冷媒汲み上げラインLgに介装された冷媒ポンプPgと散布管51との間の領域における分岐点Bgと、吸収器1とは、混合用経路である液相冷媒ラインLm4で接続されている。液相冷媒ラインLm4には、開閉弁V4が介装されており、開閉弁V4は制御信号ラインLoによってコントロールユニット10と接続されている。
開放弁V4を開放すると、蒸発器5の液相冷媒貯留部5Cに貯留している冷媒(液相冷媒)が、分岐点Bg、液相冷媒ラインLm4を介して、吸収器1に流入する。蒸発器5の液相冷媒が吸収器1に流入すれば、冷水ラインLiから気化熱を奪って蒸発する液相冷媒が減少し、冷房能力が抑制され、以って冷水の凍結が防止される。
なお、開閉弁V4の開閉制御に関しては、図5、図9で後述する。
凝縮器4と吸収器1とは、混合用経路である液相冷媒ラインLm5で接続されており、液相冷媒ラインLm5は開閉弁V5を介装している。開閉弁V5は、制御信号ラインSoを介して、コントロールユニット10と接続されている。
開放弁V5を開放すると、凝縮器4内の液相冷媒は、液相冷媒ラインLm5を介して吸収器1側に流入する。凝縮器4内の液相冷媒が液相冷媒ラインLm5を介して吸収器1側に流入すれば、その分だけ蒸発器5に送られる液相冷媒が減少し、蒸発器5における液相冷媒の蒸発が抑えられ、冷房能力が抑制されて、冷水の凍結も抑制される。
開閉弁V5の開閉制御に関しては、図6、図9で後述する。
蒸発器5の液相冷媒貯留部5Cと、希溶液ラインLaにおける吸収溶液ポンプPa吸込側の合流点Gaとは、混合用経路である液相冷媒ラインLm6で接続され、液相冷媒ラインLm6には開閉弁V6が介装されている。開閉弁V6は、制御信号ラインSoを介してコントロールユニット10と接続されている。
開放弁V6を開放すると、蒸発器5の液相冷媒貯留部5Cに貯留している液相冷媒が、液相冷媒ラインLm6及び合流点Gaを介して、希溶液ラインLaに流入する。上述したように、蒸発器5の液相冷媒貯留部5Cは、吸収器1の吸収溶液貯留部1Cよりも上方に配置されているので、開閉弁V6を開放した際に、蒸発器5における液相冷媒貯留部5Cから希溶液ラインLaに向かって液相冷媒が流下し、希溶液ラインLaから吸収溶液が蒸発器5側に逆流することはない。

作業内容:
1. 提示文の内容を二文で要約してください。
2. 提示文によると、蒸発器5の液相冷媒貯留部5Cは、吸収器1の吸収溶液貯留部1Cに対してどの位置に配置されていますか。

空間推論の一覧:
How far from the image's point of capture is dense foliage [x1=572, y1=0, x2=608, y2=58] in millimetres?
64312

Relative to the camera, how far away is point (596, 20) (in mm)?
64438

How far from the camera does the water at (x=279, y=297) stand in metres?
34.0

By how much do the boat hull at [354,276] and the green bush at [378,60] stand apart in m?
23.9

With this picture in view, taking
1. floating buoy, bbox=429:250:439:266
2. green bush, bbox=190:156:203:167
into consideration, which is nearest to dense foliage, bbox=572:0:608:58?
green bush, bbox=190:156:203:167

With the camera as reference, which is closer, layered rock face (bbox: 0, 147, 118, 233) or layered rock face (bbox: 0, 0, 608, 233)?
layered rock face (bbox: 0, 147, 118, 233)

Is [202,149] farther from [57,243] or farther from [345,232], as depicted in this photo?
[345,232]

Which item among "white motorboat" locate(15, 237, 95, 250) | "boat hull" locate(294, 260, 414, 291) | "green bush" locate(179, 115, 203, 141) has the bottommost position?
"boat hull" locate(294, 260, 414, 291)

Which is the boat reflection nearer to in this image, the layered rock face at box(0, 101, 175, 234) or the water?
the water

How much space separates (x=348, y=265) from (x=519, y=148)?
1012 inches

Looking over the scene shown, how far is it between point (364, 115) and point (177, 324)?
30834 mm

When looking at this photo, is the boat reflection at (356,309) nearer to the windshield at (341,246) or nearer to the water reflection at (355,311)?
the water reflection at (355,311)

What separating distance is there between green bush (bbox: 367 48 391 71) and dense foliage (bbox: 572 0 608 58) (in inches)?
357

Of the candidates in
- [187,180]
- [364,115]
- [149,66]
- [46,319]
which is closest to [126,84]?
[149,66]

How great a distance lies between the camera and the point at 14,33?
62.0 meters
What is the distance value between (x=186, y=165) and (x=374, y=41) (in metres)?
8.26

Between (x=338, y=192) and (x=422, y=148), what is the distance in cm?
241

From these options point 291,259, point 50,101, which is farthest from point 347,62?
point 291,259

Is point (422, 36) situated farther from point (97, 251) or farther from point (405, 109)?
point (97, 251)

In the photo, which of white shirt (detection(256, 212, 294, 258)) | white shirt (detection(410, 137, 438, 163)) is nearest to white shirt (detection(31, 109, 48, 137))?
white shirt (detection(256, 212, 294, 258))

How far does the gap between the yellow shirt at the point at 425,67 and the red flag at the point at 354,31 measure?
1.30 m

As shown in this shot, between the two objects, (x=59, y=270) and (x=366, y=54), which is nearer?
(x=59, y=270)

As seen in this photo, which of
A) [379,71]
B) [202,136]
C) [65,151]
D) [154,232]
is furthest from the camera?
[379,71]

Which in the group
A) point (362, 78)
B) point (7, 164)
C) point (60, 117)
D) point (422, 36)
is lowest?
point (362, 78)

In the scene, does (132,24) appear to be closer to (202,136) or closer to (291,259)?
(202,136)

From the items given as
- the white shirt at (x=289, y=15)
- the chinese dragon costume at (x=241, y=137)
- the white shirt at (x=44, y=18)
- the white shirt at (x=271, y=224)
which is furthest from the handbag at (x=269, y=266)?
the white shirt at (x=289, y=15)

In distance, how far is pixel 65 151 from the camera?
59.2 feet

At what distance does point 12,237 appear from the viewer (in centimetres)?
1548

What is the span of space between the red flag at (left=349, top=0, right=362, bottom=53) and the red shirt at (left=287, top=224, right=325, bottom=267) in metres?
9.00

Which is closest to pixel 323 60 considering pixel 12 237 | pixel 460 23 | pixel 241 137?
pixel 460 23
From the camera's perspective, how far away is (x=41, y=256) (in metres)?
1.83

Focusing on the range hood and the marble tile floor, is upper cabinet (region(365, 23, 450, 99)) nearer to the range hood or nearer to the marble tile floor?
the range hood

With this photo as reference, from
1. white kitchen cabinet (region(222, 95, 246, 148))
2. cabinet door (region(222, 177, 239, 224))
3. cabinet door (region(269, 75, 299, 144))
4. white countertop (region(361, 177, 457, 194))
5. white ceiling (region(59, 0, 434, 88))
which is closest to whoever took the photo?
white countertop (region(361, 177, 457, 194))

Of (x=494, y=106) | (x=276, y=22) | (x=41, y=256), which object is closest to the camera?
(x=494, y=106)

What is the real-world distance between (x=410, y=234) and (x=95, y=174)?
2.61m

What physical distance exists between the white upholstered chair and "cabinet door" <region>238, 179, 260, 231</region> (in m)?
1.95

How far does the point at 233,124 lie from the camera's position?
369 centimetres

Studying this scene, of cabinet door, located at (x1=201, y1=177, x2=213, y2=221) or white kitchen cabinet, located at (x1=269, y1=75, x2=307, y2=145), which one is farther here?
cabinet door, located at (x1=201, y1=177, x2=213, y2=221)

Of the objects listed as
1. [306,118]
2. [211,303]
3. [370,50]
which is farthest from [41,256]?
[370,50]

解答:
1. 蒸発器5や凝縮器4の液相冷媒を吸収器1または希溶液ラインLaへ流す混合用経路として、液相冷媒ラインLm4、Lm5、Lm6が設けられ、それぞれに介装された開閉弁V4、V5、V6はコントロールユニット10と接続されている。V4またはV5の弁を開放すると蒸発する液相冷媒が減って冷房能力が抑制され、冷水の凍結が防止または抑制される。

2. 吸収溶液貯留部1Cよりも上方に配置されています。